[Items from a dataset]
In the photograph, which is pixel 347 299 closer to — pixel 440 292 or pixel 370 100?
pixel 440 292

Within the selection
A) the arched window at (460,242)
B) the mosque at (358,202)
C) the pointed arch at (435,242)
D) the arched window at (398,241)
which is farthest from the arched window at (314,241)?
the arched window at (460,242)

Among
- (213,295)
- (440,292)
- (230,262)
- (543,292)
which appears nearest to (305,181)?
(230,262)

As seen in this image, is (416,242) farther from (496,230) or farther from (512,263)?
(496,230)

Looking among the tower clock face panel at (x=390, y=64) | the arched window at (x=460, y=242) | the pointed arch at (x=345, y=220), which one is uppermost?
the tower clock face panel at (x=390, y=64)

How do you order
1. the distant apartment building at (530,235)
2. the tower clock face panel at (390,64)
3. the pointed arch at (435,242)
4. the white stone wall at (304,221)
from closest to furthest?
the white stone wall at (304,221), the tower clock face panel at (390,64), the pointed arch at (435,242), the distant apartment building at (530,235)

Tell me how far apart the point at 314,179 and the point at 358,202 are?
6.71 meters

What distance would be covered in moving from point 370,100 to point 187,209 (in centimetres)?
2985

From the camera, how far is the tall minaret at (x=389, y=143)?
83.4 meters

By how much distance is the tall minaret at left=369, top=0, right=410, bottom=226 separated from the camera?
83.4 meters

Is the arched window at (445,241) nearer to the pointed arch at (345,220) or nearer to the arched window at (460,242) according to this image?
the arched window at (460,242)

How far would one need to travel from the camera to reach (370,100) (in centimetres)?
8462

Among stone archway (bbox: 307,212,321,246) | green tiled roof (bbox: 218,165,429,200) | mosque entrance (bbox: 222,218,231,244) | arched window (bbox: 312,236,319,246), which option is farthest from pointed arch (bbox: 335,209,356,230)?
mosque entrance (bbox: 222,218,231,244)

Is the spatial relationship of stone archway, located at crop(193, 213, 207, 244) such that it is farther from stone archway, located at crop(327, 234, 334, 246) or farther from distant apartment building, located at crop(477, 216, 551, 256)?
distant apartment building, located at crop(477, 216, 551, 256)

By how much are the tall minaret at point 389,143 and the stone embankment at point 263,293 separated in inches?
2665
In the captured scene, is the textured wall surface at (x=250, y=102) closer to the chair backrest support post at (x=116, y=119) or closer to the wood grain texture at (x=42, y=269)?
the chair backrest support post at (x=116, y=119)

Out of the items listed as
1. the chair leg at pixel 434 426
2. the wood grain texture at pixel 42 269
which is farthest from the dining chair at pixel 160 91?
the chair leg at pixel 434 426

● TASK DIRECTIONS
Copy the material verbatim, starting at the line that contains "Tell me how" and ending with its final line.

● RESPONSE FOR THIS EXERCISE
Tell me how far apart the point at 314,179 and the point at 358,202 are?
6.71 meters

What distance would be covered in moving from point 370,100 to point 187,209 (in centimetres)?
2985

From the camera, how far is the tall minaret at (x=389, y=143)?
83.4 meters

By how much distance is the tall minaret at left=369, top=0, right=410, bottom=226 separated from the camera?
83.4 meters

Is the arched window at (445,241) nearer to the pointed arch at (345,220) or nearer to the arched window at (460,242) according to this image?
the arched window at (460,242)

How far would one need to travel from the camera to reach (370,100) (in centimetres)?
8462

Among stone archway (bbox: 307,212,321,246) | green tiled roof (bbox: 218,165,429,200) | mosque entrance (bbox: 222,218,231,244) | arched window (bbox: 312,236,319,246), which option is farthest from pointed arch (bbox: 335,209,356,230)?
mosque entrance (bbox: 222,218,231,244)

Is the spatial relationship of stone archway, located at crop(193, 213, 207, 244) such that it is farther from stone archway, located at crop(327, 234, 334, 246) or farther from distant apartment building, located at crop(477, 216, 551, 256)?
distant apartment building, located at crop(477, 216, 551, 256)

By how much are the tall minaret at point 389,143 and the stone embankment at point 263,293 separated in inches?
2665
In the captured scene, is the textured wall surface at (x=250, y=102) closer to the chair backrest support post at (x=116, y=119) or closer to the wood grain texture at (x=42, y=269)?
the chair backrest support post at (x=116, y=119)

Out of the items listed as
1. the chair leg at pixel 434 426
2. the wood grain texture at pixel 42 269
which is farthest from the dining chair at pixel 160 91?
the chair leg at pixel 434 426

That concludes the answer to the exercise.